Buyer: What? I definitely can’t afford that!



Expert: That’s about $1700 a month, not including insurance and HOA fees.



Buyer: The insurance and HOA fees are extra? I really can’t afford that. This is what I want, but I’m not paying that price.



Expert: Well, there is another option. We can do a 35 year loan and bring your payments down to $1500 a month.



Buyer: That’s just so much money! I can’t take on that much debt! (I was cheering for her at this point).




Expert, talking privately to the camera: She’s only thinking about the big number here. She can easily afford the monthly payment. That’s what she should be looking at… Whether or not she can afford the monthly payment."




The writer of this post, Lynae from Being Frugal, is absolutely right to be horrified.

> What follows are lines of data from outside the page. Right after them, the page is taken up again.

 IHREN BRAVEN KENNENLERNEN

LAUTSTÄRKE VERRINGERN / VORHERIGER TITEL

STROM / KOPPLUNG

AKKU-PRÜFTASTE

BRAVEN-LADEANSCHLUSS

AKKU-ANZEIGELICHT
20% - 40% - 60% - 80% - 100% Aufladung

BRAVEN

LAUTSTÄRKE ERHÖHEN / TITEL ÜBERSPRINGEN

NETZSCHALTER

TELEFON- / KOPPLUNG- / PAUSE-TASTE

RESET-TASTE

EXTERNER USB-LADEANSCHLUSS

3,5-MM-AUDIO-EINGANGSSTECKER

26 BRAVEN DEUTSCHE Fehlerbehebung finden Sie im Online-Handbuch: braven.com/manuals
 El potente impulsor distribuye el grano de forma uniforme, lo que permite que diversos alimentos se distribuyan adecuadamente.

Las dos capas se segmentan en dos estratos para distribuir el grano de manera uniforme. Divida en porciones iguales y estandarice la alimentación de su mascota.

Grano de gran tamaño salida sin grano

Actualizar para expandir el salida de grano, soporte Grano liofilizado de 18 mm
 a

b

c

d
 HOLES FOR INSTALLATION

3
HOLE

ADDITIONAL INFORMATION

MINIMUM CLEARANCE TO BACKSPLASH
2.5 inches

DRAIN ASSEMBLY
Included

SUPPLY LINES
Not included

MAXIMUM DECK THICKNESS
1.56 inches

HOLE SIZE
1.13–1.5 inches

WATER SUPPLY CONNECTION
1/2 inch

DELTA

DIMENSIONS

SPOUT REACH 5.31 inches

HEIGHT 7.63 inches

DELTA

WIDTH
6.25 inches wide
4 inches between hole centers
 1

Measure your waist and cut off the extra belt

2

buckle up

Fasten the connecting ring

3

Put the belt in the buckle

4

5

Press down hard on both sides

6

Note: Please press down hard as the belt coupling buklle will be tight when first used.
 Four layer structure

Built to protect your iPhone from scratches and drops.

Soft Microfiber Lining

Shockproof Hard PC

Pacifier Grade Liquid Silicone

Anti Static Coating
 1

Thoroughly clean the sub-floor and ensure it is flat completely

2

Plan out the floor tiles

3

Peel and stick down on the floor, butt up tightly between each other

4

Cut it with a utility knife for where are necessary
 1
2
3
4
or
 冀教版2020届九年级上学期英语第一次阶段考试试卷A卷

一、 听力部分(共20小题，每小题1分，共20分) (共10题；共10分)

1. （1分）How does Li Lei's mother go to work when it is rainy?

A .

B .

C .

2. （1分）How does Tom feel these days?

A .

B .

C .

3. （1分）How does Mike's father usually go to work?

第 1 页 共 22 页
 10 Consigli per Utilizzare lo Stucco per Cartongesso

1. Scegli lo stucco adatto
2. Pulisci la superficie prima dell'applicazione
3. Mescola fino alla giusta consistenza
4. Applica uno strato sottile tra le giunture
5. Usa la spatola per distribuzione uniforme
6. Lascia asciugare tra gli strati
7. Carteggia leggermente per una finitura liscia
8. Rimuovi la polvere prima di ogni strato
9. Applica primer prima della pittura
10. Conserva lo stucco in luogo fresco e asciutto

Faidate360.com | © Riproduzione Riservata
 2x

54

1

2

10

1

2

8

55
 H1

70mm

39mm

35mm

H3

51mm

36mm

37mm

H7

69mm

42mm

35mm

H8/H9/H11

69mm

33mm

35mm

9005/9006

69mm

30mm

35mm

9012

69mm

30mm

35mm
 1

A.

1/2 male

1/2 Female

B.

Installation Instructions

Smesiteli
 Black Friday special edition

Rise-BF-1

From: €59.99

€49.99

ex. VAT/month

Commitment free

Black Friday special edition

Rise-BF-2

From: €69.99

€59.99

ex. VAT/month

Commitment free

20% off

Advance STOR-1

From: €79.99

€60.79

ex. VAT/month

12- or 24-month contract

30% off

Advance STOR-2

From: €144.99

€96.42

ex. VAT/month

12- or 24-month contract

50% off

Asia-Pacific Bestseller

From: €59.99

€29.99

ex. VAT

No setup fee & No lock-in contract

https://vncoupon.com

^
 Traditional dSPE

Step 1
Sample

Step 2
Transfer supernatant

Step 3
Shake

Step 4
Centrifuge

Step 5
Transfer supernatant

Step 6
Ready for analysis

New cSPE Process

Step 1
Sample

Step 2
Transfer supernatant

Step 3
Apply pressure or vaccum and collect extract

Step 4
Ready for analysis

Most of my first time buyers aren't looking anywhere near the price range described above and even then, I know that as little as $5,000 or $10,000 can put them over the edge. If you're working with a buyer's agent (and hopefully you are) and you feel your agent is pushing you to view or buy properties that are out of your financial comfort zone, you might want to first confront your agent. Be very clear about how much you have been approved for by your lender and/or what you are comfortable borrowing. Just because you qualify for $200,000 doesn't mean you have to buy that much house on your first time out. If, after talking to your agent, you feel like you are still not being heard, it may be time to find a new agent.




And what about "only thinking about the big number"? What else are you supposed to think about? That's why they call it the bottom line, fool. It is absolutely essential to consider HOA fees and property taxes when calculating the monthly payment for a property.




Take property tax. In Knoxville, for example, if your new $100,000 home is only in the county, and you're taxes are roughly $600 per year, that's $50 per month added to your payment. But if your home is in the city as well as the county, you're going to have roughly double that amount, meaning you're going to be adding roughly $100 per month to your payment.




HOA fees , especially for condos, vary widely in our area and what you get for that money also varies widely. I've recently been looking in the $100,000 range with the above-mentioned first time buyer, and HOA fees for those properties range from $50 per month to almost $200 per month. Paying an extra $200 per month, in addition to the property taxes, on a $100,000 home is a pretty big pill to swallow.




As I've said before, a home is one of the biggest investments of your life, so ask as many questions as you need to up front. And educate yourself. The rest of Lynae's post brings up some very good points for first-time homebuyers to ponder before they buy.




As for me, I'm going to continue to watch all of my CSI-like forensics shows after work and let all the forensics people watch the home buying shows.